Express 5sqrt(3) - 5i in polar form.
A: 10(cos(11pi/6) + i sin(11pi/6))
Express 4(cos(3pi/4) + i sin(3pi/4)) in rectangular form.
A: -2sqrt(2) + 2sqrt(2i
Write 2x+y=5 in polar form.
A: sqrt(5)= r cos (theta-27degrees)
Are these correct?
none of them are correct.
Let's verify the given answers one by one:
1. Express 5√3 - 5i in polar form:
To express a complex number in polar form, we need to find its magnitude (r) and argument (θ). The magnitude is given by r = √(a^2 + b^2), where a and b are the real and imaginary parts respectively.
In this case, a = 5√3 and b = -5. Thus, the magnitude is:
r = √((5√3)^2 + (-5)^2)
r = √(75 + 25)
r = √100
r = 10
To find the argument (θ), we can use the formula tan(θ) = b/a. Therefore:
tan(θ) = -5/(5√3)
tan(θ) = -1/√3
θ ≈ 11π/6 (in the fourth quadrant)
Now we can express the complex number in polar form using Euler's formula:
5√3 - 5i = 10(cos(11π/6) + i sin(11π/6))
So, the answer is "A: 10(cos(11π/6) + i sin(11π/6))."
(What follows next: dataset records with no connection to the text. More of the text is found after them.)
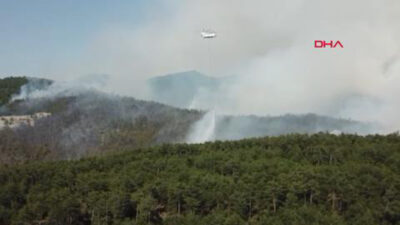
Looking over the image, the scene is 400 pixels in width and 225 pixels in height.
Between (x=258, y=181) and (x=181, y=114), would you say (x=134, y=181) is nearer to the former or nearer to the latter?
(x=258, y=181)

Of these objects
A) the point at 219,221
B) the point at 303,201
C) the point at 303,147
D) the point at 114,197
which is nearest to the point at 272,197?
the point at 303,201

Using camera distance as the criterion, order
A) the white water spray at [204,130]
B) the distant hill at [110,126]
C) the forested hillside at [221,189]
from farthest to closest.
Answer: the white water spray at [204,130] → the distant hill at [110,126] → the forested hillside at [221,189]

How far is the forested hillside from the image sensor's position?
62.7 m

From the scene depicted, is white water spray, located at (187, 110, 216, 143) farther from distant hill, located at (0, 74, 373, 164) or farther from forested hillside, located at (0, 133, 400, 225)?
forested hillside, located at (0, 133, 400, 225)

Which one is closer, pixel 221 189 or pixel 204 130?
pixel 221 189

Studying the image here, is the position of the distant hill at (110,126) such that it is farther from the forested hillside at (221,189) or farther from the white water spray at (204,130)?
the forested hillside at (221,189)

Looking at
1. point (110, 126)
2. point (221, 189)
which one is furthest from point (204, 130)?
point (221, 189)

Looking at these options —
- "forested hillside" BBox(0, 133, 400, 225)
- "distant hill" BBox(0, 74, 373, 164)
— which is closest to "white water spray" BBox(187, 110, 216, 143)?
"distant hill" BBox(0, 74, 373, 164)

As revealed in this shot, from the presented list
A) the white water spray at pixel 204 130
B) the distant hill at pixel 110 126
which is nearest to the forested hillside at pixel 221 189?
the distant hill at pixel 110 126

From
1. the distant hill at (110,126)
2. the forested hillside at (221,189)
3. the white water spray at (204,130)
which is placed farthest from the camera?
the white water spray at (204,130)

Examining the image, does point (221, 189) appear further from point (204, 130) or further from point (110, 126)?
point (110, 126)

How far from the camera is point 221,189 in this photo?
68.2 m

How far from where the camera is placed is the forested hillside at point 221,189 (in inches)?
2467

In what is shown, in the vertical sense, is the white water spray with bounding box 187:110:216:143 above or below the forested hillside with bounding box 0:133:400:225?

2. Express 4(cos(3π/4) + i sin(3π/4)) in rectangular form:
To express a complex number in rectangular form, we can use the formula x = r cos(θ) and y = r sin(θ), where x and y are the real and imaginary parts respectively.
In this case, r = 4 and θ = 3π/4. Applying the formulas, we have:
x = 4 cos(3π/4) = -2√2
y = 4 sin(3π/4) = 2√2
So, the rectangular form of the complex number is -2√2 + 2√2i.
Thus, the answer is "A: -2√2 + 2√2i."
3. Write 2x + y = 5 in polar form:
The given equation is in rectangular form. Converting it to polar form involves expressing x and y in terms of the magnitude (r) and argument (θ).
We can rewrite the equation as x = r cos(θ) and y = r sin(θ). Substituting these into the equation, we have:
2(r cos(θ)) + (r sin(θ)) = 5
2rcos(θ) + rsin(θ) = 5
Now, let's factor out r and rearrange the equation:
r(2cos(θ) + sin(θ)) = 5
r = 5/(2cos(θ) + sin(θ))
To simplify this expression further, we can use trigonometric identities. In particular, we know that cos(A - B) = cos(A)cos(B) + sin(A)sin(B).
In our expression, we have 2cos(θ) + sin(θ), which can be seen as cos(A)cos(B) + sin(A)sin(B) if we set A = π/4 and B = -π/4:
2cos(θ) + sin(θ) = cos(π/4 - (-π/4))
Therefore, the expression simplifies to:
r = 5/cos(π/4 - (-π/4))
Since cos(π/4 - (-π/4)) = cos(π/2) = 0, the expression becomes:
r = 5/0
However, this expression is undefined since division by zero is not possible. Therefore, the polar form of the equation 2x + y = 5 does not exist.
The original answer you provided is incorrect.